Objective - Collect each line of the material below that contains the string "clearing", treating uppercase and lowercase as different.

-- START --

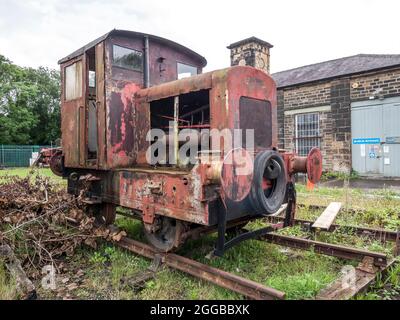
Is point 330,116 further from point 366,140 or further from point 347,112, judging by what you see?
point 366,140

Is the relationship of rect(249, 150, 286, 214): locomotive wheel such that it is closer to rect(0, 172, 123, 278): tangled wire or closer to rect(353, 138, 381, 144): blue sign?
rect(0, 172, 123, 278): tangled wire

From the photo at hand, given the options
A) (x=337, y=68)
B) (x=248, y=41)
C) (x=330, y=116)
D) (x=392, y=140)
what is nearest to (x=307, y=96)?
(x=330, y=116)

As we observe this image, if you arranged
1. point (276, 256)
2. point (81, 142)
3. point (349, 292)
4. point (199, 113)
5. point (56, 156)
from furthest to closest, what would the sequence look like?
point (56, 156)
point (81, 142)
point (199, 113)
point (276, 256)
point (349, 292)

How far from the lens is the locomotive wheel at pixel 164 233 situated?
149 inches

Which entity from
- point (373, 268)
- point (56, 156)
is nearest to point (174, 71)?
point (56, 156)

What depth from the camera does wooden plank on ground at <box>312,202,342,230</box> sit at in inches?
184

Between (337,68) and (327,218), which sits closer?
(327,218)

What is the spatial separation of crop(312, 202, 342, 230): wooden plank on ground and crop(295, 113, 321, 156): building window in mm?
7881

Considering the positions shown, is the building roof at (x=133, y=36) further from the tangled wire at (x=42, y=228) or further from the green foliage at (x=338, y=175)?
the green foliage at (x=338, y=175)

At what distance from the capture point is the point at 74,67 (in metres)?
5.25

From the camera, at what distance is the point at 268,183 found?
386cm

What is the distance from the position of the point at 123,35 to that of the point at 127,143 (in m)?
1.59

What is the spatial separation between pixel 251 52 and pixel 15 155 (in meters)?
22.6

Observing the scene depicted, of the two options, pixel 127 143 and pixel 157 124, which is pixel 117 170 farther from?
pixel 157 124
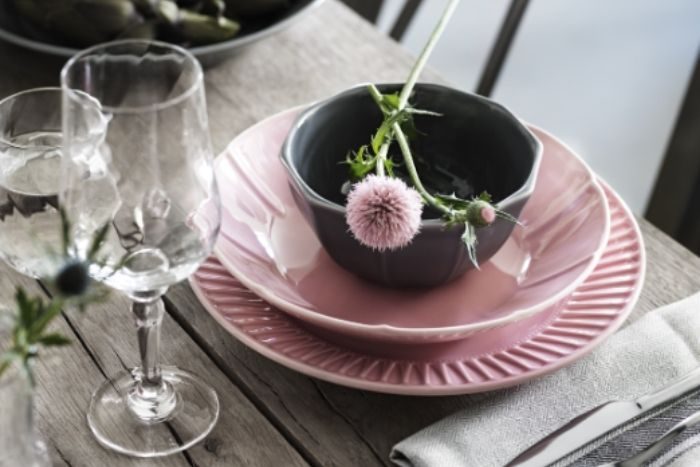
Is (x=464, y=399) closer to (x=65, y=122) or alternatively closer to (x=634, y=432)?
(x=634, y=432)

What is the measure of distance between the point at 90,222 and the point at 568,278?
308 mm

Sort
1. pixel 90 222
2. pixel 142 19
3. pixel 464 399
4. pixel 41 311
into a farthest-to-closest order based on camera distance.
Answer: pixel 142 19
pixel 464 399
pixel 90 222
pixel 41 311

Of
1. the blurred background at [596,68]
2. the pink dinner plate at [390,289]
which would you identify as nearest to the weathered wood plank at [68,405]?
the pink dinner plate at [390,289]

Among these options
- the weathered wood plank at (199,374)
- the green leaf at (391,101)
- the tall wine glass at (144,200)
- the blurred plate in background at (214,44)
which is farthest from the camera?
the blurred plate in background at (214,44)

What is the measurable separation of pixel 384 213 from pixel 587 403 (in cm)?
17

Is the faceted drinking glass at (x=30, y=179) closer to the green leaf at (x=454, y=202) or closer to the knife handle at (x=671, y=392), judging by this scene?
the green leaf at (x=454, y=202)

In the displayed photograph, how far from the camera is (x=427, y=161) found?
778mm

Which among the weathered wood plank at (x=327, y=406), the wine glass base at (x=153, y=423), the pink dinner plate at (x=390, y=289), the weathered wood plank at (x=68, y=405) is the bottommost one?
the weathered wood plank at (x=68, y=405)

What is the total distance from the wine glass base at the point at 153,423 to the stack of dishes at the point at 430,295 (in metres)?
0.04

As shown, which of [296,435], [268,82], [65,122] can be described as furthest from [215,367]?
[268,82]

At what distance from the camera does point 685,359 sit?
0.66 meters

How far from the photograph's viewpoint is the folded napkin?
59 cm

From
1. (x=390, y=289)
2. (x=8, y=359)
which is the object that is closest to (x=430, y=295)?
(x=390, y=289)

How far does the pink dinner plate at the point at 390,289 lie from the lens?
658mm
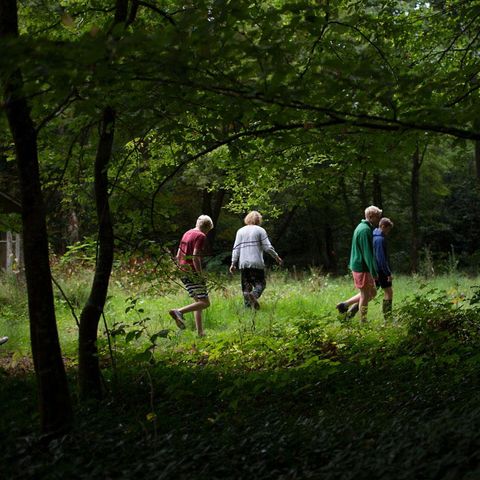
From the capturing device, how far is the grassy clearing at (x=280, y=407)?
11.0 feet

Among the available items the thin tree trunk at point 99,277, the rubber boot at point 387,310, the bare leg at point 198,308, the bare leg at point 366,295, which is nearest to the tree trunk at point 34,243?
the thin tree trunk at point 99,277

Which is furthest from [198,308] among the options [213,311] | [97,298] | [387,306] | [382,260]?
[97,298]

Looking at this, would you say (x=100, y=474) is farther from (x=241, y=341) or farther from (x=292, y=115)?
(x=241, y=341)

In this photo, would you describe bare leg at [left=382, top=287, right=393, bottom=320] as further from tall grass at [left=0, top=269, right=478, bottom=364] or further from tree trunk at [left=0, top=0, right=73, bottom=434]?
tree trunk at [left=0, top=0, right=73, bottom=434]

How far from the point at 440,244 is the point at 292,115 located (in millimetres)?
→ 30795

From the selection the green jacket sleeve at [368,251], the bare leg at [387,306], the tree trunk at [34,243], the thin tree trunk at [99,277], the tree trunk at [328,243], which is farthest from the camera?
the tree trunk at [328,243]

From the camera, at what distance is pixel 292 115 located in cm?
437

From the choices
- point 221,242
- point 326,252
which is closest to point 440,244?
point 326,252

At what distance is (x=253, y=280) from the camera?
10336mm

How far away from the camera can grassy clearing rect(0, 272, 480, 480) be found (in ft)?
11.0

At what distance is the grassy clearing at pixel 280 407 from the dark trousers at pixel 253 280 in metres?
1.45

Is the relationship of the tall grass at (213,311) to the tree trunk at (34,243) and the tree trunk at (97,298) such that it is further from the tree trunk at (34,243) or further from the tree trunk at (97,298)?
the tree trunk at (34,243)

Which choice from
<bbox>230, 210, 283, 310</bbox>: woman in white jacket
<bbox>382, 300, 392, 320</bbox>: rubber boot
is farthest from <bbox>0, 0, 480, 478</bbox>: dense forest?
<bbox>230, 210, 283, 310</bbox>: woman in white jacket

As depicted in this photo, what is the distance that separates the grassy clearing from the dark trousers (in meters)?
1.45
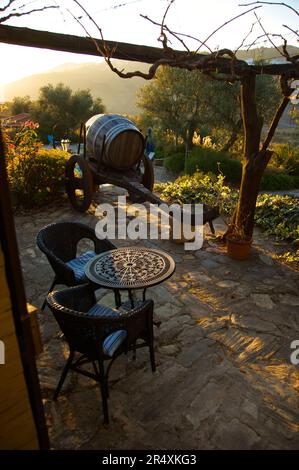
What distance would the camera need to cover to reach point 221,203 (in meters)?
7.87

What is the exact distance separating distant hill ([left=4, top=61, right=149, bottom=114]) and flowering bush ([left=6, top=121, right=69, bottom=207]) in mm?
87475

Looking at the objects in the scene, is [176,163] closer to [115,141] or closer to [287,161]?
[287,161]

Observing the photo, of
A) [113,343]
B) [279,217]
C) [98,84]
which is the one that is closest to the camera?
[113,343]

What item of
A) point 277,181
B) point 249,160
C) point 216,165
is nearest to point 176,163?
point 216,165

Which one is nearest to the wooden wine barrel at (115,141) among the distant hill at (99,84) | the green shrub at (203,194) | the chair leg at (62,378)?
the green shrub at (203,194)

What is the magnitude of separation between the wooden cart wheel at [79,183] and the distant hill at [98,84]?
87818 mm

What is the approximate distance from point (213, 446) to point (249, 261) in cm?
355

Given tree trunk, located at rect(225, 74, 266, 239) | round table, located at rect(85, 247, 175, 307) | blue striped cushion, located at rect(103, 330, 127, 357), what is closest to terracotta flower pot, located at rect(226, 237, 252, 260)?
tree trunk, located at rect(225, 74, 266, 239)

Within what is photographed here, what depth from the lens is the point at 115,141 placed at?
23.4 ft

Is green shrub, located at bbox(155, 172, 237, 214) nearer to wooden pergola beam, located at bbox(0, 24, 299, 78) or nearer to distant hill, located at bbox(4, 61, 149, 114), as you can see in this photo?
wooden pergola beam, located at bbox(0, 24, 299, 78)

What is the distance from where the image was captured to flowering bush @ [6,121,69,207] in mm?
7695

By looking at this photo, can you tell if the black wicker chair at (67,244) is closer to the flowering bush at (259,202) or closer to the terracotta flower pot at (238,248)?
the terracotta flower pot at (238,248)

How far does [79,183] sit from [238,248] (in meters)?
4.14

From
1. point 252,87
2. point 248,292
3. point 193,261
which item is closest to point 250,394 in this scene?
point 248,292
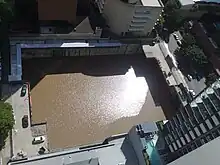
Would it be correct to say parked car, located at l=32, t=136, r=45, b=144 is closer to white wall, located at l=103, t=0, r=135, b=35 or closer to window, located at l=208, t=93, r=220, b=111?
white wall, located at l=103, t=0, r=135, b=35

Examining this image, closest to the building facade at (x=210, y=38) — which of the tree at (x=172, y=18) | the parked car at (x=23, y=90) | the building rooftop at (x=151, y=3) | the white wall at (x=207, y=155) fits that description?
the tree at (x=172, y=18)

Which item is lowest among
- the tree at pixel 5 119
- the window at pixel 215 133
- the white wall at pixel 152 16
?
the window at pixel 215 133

-- END --
-- START --

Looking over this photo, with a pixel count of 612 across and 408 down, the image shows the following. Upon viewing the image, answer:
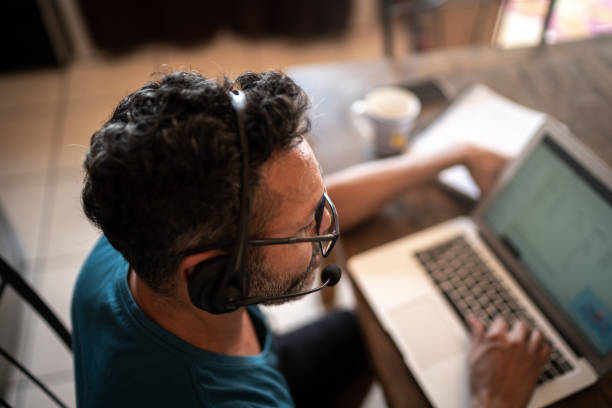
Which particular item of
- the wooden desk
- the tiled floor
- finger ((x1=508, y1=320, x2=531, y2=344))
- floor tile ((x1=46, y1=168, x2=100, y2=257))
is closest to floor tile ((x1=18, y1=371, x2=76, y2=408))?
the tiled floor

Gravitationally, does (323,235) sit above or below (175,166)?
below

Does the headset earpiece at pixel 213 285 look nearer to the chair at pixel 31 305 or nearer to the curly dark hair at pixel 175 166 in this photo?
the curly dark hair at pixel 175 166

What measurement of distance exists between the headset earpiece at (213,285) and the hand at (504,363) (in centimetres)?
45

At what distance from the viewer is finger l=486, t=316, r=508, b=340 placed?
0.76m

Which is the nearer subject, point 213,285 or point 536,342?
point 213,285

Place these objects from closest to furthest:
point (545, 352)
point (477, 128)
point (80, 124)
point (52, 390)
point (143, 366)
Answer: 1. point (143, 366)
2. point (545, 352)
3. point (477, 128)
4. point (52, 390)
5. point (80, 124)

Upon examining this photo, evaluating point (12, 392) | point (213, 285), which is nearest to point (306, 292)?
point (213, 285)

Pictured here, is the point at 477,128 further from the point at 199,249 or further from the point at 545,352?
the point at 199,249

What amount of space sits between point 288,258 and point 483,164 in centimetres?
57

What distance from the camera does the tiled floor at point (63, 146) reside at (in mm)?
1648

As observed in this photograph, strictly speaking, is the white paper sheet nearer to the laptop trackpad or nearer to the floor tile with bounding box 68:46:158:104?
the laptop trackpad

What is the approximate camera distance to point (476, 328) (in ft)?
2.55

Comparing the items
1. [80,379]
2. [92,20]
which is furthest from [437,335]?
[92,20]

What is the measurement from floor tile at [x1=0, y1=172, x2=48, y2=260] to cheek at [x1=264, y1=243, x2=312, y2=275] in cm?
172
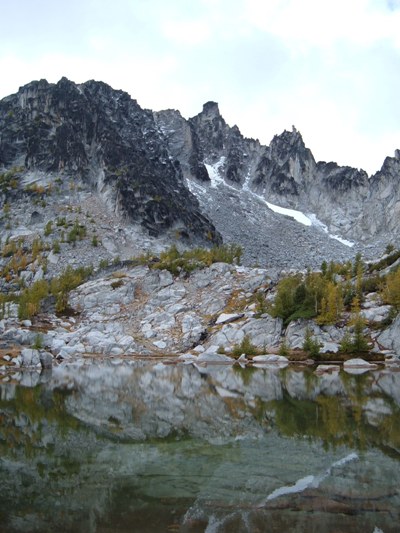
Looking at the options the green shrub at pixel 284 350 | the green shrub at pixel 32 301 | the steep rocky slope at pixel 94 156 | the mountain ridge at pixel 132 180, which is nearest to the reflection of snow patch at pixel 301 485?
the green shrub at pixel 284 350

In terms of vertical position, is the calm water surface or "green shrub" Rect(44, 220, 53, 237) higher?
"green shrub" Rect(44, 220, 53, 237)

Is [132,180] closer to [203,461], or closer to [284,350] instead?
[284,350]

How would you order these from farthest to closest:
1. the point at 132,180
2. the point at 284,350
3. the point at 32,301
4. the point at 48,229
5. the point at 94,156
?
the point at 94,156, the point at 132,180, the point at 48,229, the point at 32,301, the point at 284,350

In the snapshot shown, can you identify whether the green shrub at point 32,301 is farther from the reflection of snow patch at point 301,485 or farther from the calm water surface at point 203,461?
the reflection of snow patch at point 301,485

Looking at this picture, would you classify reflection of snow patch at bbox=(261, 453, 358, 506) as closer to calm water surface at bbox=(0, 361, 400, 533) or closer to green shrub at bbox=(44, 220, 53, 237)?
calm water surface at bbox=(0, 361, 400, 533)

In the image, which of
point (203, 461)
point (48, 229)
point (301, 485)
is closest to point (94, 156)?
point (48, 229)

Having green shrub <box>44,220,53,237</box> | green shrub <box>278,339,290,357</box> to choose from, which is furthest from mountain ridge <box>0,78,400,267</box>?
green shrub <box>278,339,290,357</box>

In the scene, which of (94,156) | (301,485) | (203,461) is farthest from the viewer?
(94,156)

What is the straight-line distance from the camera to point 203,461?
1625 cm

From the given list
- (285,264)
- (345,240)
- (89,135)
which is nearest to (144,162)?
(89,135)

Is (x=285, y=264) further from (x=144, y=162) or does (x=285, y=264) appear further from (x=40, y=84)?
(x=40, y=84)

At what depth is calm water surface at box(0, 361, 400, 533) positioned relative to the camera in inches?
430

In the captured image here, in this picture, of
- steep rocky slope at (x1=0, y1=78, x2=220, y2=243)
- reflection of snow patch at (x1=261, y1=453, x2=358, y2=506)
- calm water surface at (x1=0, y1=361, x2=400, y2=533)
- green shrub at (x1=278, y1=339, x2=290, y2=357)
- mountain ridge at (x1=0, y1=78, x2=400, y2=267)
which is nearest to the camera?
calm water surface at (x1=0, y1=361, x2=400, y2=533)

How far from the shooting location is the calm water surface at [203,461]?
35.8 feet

-- END --
-- START --

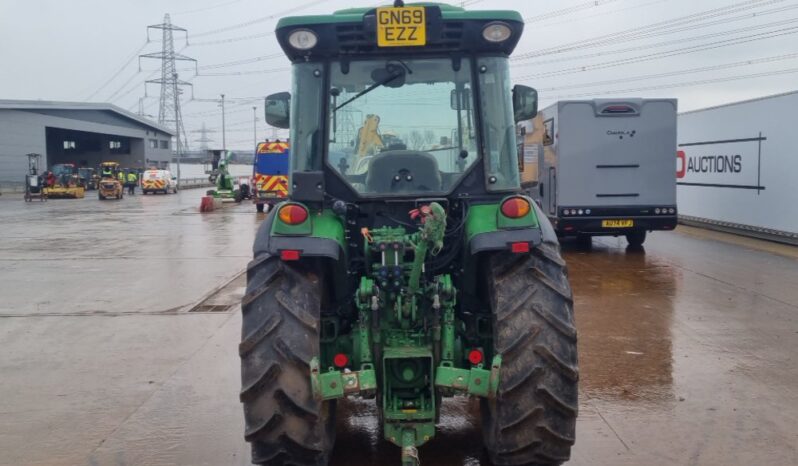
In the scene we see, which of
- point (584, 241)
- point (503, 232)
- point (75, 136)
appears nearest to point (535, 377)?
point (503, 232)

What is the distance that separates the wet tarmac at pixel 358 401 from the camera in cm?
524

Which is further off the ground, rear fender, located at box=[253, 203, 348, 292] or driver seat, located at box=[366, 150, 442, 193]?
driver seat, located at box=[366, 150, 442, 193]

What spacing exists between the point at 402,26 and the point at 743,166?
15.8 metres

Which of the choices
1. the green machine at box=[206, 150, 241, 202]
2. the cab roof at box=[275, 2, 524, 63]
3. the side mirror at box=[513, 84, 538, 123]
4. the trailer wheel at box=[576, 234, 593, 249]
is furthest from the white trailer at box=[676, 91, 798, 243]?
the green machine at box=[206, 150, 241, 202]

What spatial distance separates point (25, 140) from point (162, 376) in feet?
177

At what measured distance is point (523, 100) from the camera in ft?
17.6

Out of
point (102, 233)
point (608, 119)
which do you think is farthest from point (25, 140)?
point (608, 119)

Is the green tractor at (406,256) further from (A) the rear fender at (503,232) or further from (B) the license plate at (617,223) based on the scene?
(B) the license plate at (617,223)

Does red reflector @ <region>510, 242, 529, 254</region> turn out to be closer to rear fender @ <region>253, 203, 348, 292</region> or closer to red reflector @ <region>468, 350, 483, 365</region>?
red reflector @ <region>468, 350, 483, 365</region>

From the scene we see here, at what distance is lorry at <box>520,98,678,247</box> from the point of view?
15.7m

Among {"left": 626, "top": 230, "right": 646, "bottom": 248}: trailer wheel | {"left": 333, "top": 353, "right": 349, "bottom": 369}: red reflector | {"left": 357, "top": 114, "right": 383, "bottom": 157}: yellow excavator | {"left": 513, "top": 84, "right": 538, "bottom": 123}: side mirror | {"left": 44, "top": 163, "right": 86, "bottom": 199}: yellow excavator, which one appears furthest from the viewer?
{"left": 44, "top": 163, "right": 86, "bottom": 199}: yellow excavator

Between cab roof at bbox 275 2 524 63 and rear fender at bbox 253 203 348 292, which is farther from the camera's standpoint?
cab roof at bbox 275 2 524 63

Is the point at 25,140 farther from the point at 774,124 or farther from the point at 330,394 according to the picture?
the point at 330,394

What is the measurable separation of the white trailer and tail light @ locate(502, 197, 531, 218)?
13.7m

-- END --

The answer -
From the capturing device, how far is the grassy clearing at (x=280, y=407)?
How far away from the camera can grassy clearing rect(0, 272, 480, 480) be found (in ft)?
At what distance is the grassy clearing at pixel 280 407 from the dark trousers at pixel 253 280 in metres?
As depicted in this photo, what is the distance that separates the grassy clearing from the dark trousers (in meters)?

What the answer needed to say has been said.